Contre la démolition des HLM par l’ANRU;Moratoire sur les projets contestés en cours.

Le 7 février 2024, des habitants de logements sociaux sont venus de toute la France devant l’Agence nationale pour la rénovation urbaine. Une centaine de personnes issues de nombreuses villes ont réclamé la réhabilitation de leur immeuble plutôt que la destruction, et demandé un moratoire sur les projets contestés en cours. Une délégation a été reçue par la directrice de l’Anru (agence nationale de rénovation urbaine), Anne-Claire Mialot, malgré ses réticences.

Depuis Toulouse, Grenoble, Marseille, Lille, Roubaix, Amiens, les Francs-Moisins à Aubervilliers… une cinquantaine de collectifs d’habitants de quartiers populaires et d’associations ont organisé, ce mercredi 7 février, une action devant le siège ultramoderne de l’Anru, pour protester contre la démolition de leurs quartiers et demander un moratoire sur les projets contestés en cours.

L’agence, qui célèbre son vingtième anniversaire cette année, est pointée du doigt pour ses vastes projets de renouvellement urbain qui sentent la gentrification, et notamment sa politique de destruction de logements sociaux.

De nombreux architectes se sont joints à la contestation. Les associations de défense des locataires, la CNL (confédération Nationale du Logement, le DAL (Droit aux logements, l’APPUI… ont organisé cette initiative. Depuis des décennies, les locataires des cités HLM, en but à des projets de destructions de leurs habitats, de leurs quartiers, affrontaient seuls les mairies, les promoteurs et l’ANRU. Ce regroupement est une première engageante dans le combat nécessaire pour sauvegarder l’habitat populaire. Alors que deux millions de locataires, éligibles aux HLM, attendent un logement digne et abordable, l’État, par l’intermédiaire de l’ANRU les détruit, ceux-ci au lieu de privilégier leurs réhabilitations.

Par exemple à la Planoise à Besançon où se trouvent 6 000 logements sociaux. « Environ 1 200 vont être démolis » et pourtant « Les logements sont plutôt en bon état. Mais cela ne suffit pas pour la municipalité qui considère qu’il y a trop de pauvres. Elle veut faire de la place pour reconstruire des logements destinés à des ménages plus aisés. Sous couvert de mixité sociale, on rejette les plus précaires qui vivent là depuis des années. »
· · · ·
Exercices à faire →
1. Quelles sont toutes les villes nommées dans le texte sur la démolition des HLM ?
2. Pourriez-vous prolonger le texte sur la démolition des HLM à partir de sa dernière phrase ?

Données →
· · · ·
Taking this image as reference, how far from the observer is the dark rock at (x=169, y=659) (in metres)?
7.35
· · · ·
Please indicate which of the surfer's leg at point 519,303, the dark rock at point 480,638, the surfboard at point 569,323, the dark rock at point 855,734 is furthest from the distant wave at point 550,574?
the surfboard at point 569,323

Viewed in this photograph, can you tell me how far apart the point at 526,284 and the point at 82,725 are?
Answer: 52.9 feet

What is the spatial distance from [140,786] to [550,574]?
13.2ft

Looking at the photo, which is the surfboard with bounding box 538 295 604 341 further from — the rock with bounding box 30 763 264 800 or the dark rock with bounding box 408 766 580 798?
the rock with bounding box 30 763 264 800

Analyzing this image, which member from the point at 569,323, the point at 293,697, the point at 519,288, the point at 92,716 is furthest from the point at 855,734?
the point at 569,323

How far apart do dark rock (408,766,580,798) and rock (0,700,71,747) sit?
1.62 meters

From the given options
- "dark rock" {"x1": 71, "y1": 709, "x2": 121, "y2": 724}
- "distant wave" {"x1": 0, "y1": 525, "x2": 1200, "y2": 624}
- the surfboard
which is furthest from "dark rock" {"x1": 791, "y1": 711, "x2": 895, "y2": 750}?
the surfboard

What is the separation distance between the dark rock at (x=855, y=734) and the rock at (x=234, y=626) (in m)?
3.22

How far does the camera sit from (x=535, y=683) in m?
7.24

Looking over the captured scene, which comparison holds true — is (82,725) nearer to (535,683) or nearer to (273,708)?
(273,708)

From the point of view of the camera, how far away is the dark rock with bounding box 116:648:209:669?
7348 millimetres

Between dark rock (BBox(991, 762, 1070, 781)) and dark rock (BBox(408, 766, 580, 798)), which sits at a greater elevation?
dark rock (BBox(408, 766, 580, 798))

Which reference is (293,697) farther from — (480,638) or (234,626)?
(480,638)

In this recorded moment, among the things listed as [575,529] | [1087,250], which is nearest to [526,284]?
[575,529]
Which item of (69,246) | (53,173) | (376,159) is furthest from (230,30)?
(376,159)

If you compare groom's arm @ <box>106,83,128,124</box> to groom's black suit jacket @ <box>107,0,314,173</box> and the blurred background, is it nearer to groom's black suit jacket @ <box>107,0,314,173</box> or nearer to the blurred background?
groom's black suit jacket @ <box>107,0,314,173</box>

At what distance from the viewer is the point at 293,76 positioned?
· · · ·
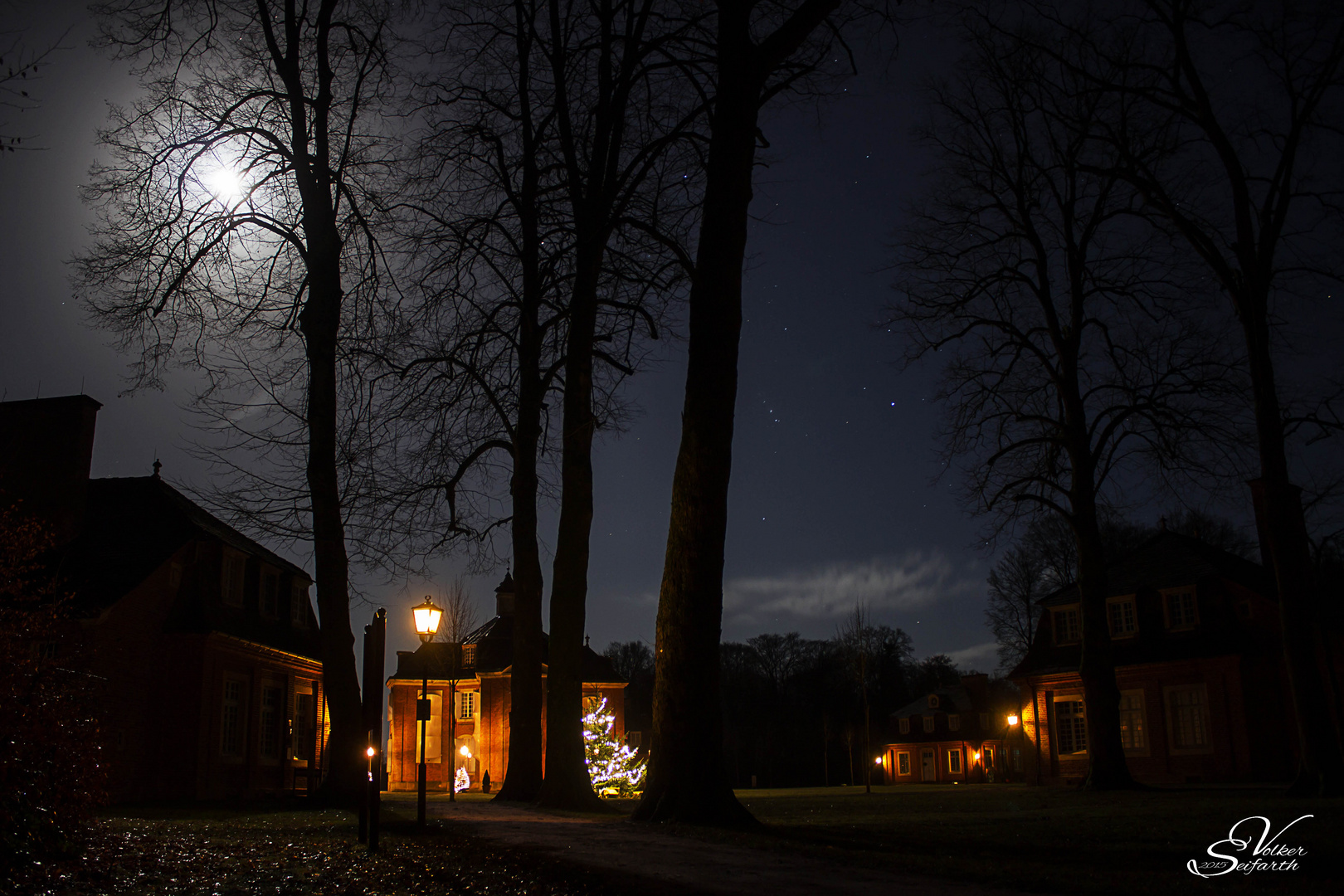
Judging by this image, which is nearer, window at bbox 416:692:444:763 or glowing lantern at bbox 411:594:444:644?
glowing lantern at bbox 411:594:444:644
· · · ·
Exercices corrigés →
1. Toulouse, Grenoble, Marseille, Lille, Roubaix, Amiens, Aubervilliers, Besançon

2.
La politique de L’ANRU consiste à virer les pauvres toujours plus loin du centre-ville.

À Vaulx-en-Velin, près de Lyon, plus de 1 600 logements ont été détruits. « Ce qui est reconstruit, c’est du privé, pas des logements sociaux », « L’Anru mène sans distinction une politique publique de la gentrification » sans « Une vraie concertation avec les habitants, la préservation des espaces verts et le respect des personnes qui habitent dans des logements sociaux depuis parfois des décennies. »

Le collectif lillois De L’Air déplie une banderole qui dénonce la destruction de 150 logements sur les 320 que compte l’immeuble des Aviateurs, dans le quartier des Bois-Blancs. Soit environ 300 familles. « Les gens sont là depuis des années, ils sont investis localement… C’est un vrai gâchis ».

La très grande majorité des habitants refusent les démolitions, mais l’Anru ne les écoute pas. La concertation obligatoire est de pure forme, l

a « co-construction » est un mot creux, les décisions sont prises d’avance.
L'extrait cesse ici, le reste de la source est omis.